▶ _TASK OBJECTIVE_
From the line containing "family: Bovidae" through the last line of the entries, set down every line exactly and add nothing.

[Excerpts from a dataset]

Segment Open

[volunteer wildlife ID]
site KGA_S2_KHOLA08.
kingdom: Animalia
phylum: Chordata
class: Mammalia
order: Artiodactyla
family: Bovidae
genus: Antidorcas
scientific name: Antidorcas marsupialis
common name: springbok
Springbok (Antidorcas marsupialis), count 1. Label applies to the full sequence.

Segment Closed

▶ _RESPONSE_
family: Bovidae
genus: Antidorcas
scientific name: Antidorcas marsupialis
common name: springbok
Springbok (Antidorcas marsupialis), count 1. Label applies to the full sequence.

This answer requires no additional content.